Confocal microscopy analysis of mitochondrial major axis under PARIS OE. (a) Schematic illustration of the mitochondrial major axis. (b) Representative images (left) and quantitative analysis (right) of 3T3-L1 cells undergoing mock transfection or transfection with a PARIS-OE vector. Scale bars = 10 µm; ZOOM = magnification of the area indicated by the white rectangle. Mitochondria were divided into three groups by size: Small = smaller than 1.29 µm; Average = between 1.29 and 5.19 µm; Long = longer than 5.19 µm.
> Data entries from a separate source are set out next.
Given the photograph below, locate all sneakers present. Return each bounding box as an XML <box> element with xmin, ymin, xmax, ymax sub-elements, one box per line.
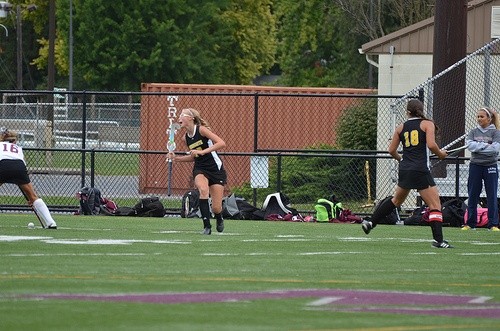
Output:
<box><xmin>362</xmin><ymin>217</ymin><xmax>373</xmax><ymax>234</ymax></box>
<box><xmin>200</xmin><ymin>225</ymin><xmax>211</xmax><ymax>235</ymax></box>
<box><xmin>216</xmin><ymin>216</ymin><xmax>224</xmax><ymax>232</ymax></box>
<box><xmin>431</xmin><ymin>239</ymin><xmax>454</xmax><ymax>248</ymax></box>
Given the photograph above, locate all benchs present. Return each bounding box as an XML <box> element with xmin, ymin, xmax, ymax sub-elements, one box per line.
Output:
<box><xmin>417</xmin><ymin>163</ymin><xmax>500</xmax><ymax>207</ymax></box>
<box><xmin>27</xmin><ymin>165</ymin><xmax>90</xmax><ymax>188</ymax></box>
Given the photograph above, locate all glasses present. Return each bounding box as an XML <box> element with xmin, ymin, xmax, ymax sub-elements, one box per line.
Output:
<box><xmin>180</xmin><ymin>114</ymin><xmax>192</xmax><ymax>118</ymax></box>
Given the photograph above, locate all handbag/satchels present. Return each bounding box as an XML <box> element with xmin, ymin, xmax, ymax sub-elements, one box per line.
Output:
<box><xmin>463</xmin><ymin>207</ymin><xmax>489</xmax><ymax>226</ymax></box>
<box><xmin>74</xmin><ymin>187</ymin><xmax>166</xmax><ymax>217</ymax></box>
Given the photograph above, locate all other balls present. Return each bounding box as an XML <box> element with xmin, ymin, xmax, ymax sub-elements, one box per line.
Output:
<box><xmin>27</xmin><ymin>222</ymin><xmax>35</xmax><ymax>228</ymax></box>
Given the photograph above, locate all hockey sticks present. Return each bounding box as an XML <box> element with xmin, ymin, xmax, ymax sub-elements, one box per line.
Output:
<box><xmin>401</xmin><ymin>145</ymin><xmax>469</xmax><ymax>160</ymax></box>
<box><xmin>16</xmin><ymin>185</ymin><xmax>45</xmax><ymax>229</ymax></box>
<box><xmin>166</xmin><ymin>122</ymin><xmax>181</xmax><ymax>196</ymax></box>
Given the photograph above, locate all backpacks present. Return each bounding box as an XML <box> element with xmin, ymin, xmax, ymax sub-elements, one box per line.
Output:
<box><xmin>261</xmin><ymin>192</ymin><xmax>299</xmax><ymax>217</ymax></box>
<box><xmin>314</xmin><ymin>195</ymin><xmax>345</xmax><ymax>222</ymax></box>
<box><xmin>404</xmin><ymin>199</ymin><xmax>467</xmax><ymax>227</ymax></box>
<box><xmin>375</xmin><ymin>196</ymin><xmax>399</xmax><ymax>224</ymax></box>
<box><xmin>181</xmin><ymin>191</ymin><xmax>200</xmax><ymax>218</ymax></box>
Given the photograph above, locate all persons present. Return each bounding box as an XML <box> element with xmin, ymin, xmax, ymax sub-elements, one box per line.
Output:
<box><xmin>461</xmin><ymin>107</ymin><xmax>500</xmax><ymax>232</ymax></box>
<box><xmin>0</xmin><ymin>129</ymin><xmax>57</xmax><ymax>230</ymax></box>
<box><xmin>166</xmin><ymin>109</ymin><xmax>227</xmax><ymax>235</ymax></box>
<box><xmin>362</xmin><ymin>100</ymin><xmax>453</xmax><ymax>249</ymax></box>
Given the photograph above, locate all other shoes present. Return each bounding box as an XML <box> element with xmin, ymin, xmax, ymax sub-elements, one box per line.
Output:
<box><xmin>490</xmin><ymin>226</ymin><xmax>500</xmax><ymax>232</ymax></box>
<box><xmin>462</xmin><ymin>225</ymin><xmax>472</xmax><ymax>231</ymax></box>
<box><xmin>45</xmin><ymin>224</ymin><xmax>57</xmax><ymax>229</ymax></box>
Notably, 1.29 µm is the value of the mean minus one standard deviation of the control, while 5.19 µm is the mean plus one standard deviation of the control.

Figure 6

Analysis of adipocyte differentiation under PARIS-OE. (a) Oil red O staining of lipids (left) and quantitative analysis (right) of 3T3-L1 cells with mock transfection or PARIS-OE at 8 days post induction of differentiation (n = 3). Scale bars = 100 µm. (b) Scatter plot showing the negative correlation between PARIS protein levels and Oil red O absorbance in each clone at 8 days post induction of differentiation. (c) RT-PCR analysis of mRNA levels of eleven genes involved in different stages of adipocyte differentiation (n = 4). (d) Western blot (left) and quantitative analysis (right) of PPARγ expression in PARIS-OE cells at 0, 4 ,8, and 12 days post induction of differentiation (n = 4). Lamin B1 (LMNB1) was used as a loading control. The blots of each protein were cropped from different parts of the same membrane. The original blots are presented in Supplementary Information 2. Data are expressed as the mean ± SD and were analyzed by Student’s t-test; *p < 0.05, ***p < 0.001.